(Spatial reasoning question data)
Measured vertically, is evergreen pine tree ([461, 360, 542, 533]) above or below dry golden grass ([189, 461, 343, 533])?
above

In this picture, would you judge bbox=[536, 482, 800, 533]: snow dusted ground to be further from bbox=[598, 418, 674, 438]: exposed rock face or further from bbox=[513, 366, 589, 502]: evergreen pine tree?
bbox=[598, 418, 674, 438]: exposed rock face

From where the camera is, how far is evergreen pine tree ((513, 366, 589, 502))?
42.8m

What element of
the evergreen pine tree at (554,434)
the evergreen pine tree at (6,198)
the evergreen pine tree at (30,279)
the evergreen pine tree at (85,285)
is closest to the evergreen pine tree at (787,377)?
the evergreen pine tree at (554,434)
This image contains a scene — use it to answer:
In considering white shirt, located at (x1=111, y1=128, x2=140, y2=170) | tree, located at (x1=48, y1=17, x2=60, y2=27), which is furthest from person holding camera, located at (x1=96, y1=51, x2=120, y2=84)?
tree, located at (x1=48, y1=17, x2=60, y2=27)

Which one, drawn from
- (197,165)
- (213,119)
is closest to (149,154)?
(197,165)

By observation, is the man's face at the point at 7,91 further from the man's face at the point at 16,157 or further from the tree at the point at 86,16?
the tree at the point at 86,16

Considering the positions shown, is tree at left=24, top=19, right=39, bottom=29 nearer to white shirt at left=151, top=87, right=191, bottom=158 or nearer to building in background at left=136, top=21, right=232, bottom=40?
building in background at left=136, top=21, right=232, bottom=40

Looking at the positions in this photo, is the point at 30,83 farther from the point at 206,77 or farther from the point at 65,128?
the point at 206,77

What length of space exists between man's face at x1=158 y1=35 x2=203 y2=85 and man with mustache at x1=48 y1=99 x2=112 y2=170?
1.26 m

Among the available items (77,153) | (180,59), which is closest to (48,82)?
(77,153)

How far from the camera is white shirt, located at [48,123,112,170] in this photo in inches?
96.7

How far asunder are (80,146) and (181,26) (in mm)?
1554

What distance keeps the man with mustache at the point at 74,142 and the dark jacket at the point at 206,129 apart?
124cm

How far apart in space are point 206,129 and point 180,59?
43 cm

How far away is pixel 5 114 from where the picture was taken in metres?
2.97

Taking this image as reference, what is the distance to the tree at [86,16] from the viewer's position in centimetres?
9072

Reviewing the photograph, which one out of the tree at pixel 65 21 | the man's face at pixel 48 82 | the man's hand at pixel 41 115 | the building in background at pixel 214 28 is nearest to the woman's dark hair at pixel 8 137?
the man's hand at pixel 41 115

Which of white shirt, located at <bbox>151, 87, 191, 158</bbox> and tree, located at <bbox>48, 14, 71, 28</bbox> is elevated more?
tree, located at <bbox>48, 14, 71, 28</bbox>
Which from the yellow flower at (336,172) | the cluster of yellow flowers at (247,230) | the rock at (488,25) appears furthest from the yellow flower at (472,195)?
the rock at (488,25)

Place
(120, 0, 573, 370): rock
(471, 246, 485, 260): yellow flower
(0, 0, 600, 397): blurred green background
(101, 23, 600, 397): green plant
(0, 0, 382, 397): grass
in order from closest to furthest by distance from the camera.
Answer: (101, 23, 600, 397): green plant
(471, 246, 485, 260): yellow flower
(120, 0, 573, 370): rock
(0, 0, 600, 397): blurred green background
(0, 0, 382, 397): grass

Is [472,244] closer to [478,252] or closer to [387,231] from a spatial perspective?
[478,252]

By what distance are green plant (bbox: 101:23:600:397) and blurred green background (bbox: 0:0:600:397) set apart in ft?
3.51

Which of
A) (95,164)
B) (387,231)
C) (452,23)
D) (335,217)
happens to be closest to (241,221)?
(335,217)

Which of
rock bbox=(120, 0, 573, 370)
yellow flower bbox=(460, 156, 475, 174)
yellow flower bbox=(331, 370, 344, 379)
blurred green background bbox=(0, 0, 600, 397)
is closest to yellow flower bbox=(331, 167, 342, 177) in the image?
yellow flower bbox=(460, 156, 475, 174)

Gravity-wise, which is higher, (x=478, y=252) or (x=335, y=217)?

● Stated problem: Above are some records. Print them all exactly.

● Result below:
Measured vertically, is evergreen pine tree ([461, 360, 542, 533]) above or below dry golden grass ([189, 461, 343, 533])?
above

In this picture, would you judge bbox=[536, 482, 800, 533]: snow dusted ground to be further from bbox=[598, 418, 674, 438]: exposed rock face or further from bbox=[513, 366, 589, 502]: evergreen pine tree?
bbox=[598, 418, 674, 438]: exposed rock face

From where the camera is, how far is evergreen pine tree ((513, 366, 589, 502))?
42.8m

What element of
the evergreen pine tree at (554,434)
the evergreen pine tree at (6,198)
the evergreen pine tree at (30,279)
the evergreen pine tree at (85,285)
is closest to the evergreen pine tree at (787,377)?
the evergreen pine tree at (554,434)
This image contains a scene — use it to answer:
In considering white shirt, located at (x1=111, y1=128, x2=140, y2=170) | tree, located at (x1=48, y1=17, x2=60, y2=27), which is furthest from person holding camera, located at (x1=96, y1=51, x2=120, y2=84)?
tree, located at (x1=48, y1=17, x2=60, y2=27)

Which one, drawn from
- (197,165)
- (213,119)
is closest to (149,154)?
(197,165)

By observation, is the man's face at the point at 7,91 further from the man's face at the point at 16,157 or further from the tree at the point at 86,16?
the tree at the point at 86,16

Considering the positions shown, is tree at left=24, top=19, right=39, bottom=29 nearer to white shirt at left=151, top=87, right=191, bottom=158 or nearer to building in background at left=136, top=21, right=232, bottom=40?
building in background at left=136, top=21, right=232, bottom=40

Looking at the positions in this photo, is the point at 30,83 farther from the point at 206,77 or farther from the point at 65,128?
the point at 206,77

What length of space exists between man's face at x1=158 y1=35 x2=203 y2=85 and man with mustache at x1=48 y1=99 x2=112 y2=170?
1.26 m

Among the available items (77,153) | (180,59), which is closest to (48,82)?
(77,153)

How far from the camera is white shirt, located at [48,123,112,170] in this photo in inches?
96.7

How far asunder are (80,146) and (181,26) (in mm)?
1554

What distance keeps the man with mustache at the point at 74,142 and the dark jacket at the point at 206,129 apart?
124cm

How far apart in space are point 206,129 and point 180,59?
43 cm

How far away is pixel 5 114 from where the picture was taken in metres?
2.97

Taking this image as reference, what is the distance to the tree at [86,16] from the viewer's position in centimetres?
9072

Reviewing the photograph, which one out of the tree at pixel 65 21 | the man's face at pixel 48 82 | the man's hand at pixel 41 115 | the building in background at pixel 214 28 is nearest to the woman's dark hair at pixel 8 137?
the man's hand at pixel 41 115

Which of white shirt, located at <bbox>151, 87, 191, 158</bbox> and tree, located at <bbox>48, 14, 71, 28</bbox> is elevated more?
tree, located at <bbox>48, 14, 71, 28</bbox>
Which from the yellow flower at (336,172) | the cluster of yellow flowers at (247,230) | the rock at (488,25) appears furthest from the yellow flower at (472,195)?
the rock at (488,25)

Place
(120, 0, 573, 370): rock
(471, 246, 485, 260): yellow flower
(0, 0, 600, 397): blurred green background
(101, 23, 600, 397): green plant
(0, 0, 382, 397): grass
in order from closest to furthest by distance from the camera.
Answer: (101, 23, 600, 397): green plant
(471, 246, 485, 260): yellow flower
(120, 0, 573, 370): rock
(0, 0, 600, 397): blurred green background
(0, 0, 382, 397): grass

Is [472,244] closer to [478,252] or closer to [387,231] from a spatial perspective?
[478,252]

By what distance are green plant (bbox: 101:23:600:397) and blurred green background (bbox: 0:0:600:397) set apart in ft?
3.51

Which of
A) (95,164)
B) (387,231)
C) (452,23)
D) (335,217)
happens to be closest to (241,221)?
(335,217)

Which of
rock bbox=(120, 0, 573, 370)
yellow flower bbox=(460, 156, 475, 174)
yellow flower bbox=(331, 370, 344, 379)
blurred green background bbox=(0, 0, 600, 397)
is closest to yellow flower bbox=(331, 167, 342, 177) in the image?
yellow flower bbox=(460, 156, 475, 174)

Gravity-wise, which is higher, (x=478, y=252) or (x=335, y=217)?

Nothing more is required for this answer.